### Data provided ###

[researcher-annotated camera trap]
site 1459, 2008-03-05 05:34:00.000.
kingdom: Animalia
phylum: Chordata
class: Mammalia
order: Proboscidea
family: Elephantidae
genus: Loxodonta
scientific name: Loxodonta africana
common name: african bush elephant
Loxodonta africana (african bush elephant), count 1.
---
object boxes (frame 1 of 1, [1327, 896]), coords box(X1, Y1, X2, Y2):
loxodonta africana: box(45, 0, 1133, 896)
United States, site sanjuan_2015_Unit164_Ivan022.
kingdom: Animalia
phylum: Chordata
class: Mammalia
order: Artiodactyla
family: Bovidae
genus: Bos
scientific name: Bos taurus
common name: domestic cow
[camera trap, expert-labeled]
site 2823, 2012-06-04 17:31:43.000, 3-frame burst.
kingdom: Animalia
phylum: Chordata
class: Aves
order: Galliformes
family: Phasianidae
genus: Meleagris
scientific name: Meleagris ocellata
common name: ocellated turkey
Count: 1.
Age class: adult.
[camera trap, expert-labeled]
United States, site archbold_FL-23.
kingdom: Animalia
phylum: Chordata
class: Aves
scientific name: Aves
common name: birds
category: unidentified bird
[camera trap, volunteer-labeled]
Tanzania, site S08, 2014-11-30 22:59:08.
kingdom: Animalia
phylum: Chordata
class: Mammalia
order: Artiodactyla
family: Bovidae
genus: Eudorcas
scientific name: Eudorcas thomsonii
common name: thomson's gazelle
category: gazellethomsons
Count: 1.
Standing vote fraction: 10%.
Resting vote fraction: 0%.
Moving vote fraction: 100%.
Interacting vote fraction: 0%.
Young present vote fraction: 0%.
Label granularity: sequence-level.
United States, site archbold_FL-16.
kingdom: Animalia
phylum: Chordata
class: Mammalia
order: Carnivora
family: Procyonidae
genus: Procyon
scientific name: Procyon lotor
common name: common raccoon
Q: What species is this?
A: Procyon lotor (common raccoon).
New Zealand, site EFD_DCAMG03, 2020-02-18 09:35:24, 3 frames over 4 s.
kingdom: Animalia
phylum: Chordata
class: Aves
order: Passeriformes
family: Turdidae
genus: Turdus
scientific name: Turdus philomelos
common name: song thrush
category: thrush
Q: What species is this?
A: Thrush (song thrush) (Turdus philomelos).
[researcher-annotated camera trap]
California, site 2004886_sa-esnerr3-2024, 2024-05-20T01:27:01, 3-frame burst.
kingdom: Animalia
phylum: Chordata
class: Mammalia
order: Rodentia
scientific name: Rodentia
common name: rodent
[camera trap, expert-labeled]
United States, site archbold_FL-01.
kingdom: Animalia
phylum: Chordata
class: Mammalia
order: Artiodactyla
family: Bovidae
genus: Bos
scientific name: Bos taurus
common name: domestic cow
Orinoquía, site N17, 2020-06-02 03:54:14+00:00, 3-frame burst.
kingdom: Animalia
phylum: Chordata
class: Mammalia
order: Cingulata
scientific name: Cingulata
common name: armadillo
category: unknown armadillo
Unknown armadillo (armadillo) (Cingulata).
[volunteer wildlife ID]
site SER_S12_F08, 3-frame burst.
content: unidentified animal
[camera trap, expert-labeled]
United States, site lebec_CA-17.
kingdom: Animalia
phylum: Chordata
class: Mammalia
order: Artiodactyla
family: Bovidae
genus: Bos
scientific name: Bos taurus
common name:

###

Activity:
All lines above with the word "burst" need to be reported.

Your solution:
site 2823, 2012-06-04 17:31:43.000, 3-frame burst.
California, site 2004886_sa-esnerr3-2024, 2024-05-20T01:27:01, 3-frame burst.
Orinoquía, site N17, 2020-06-02 03:54:14+00:00, 3-frame burst.
site SER_S12_F08, 3-frame burst.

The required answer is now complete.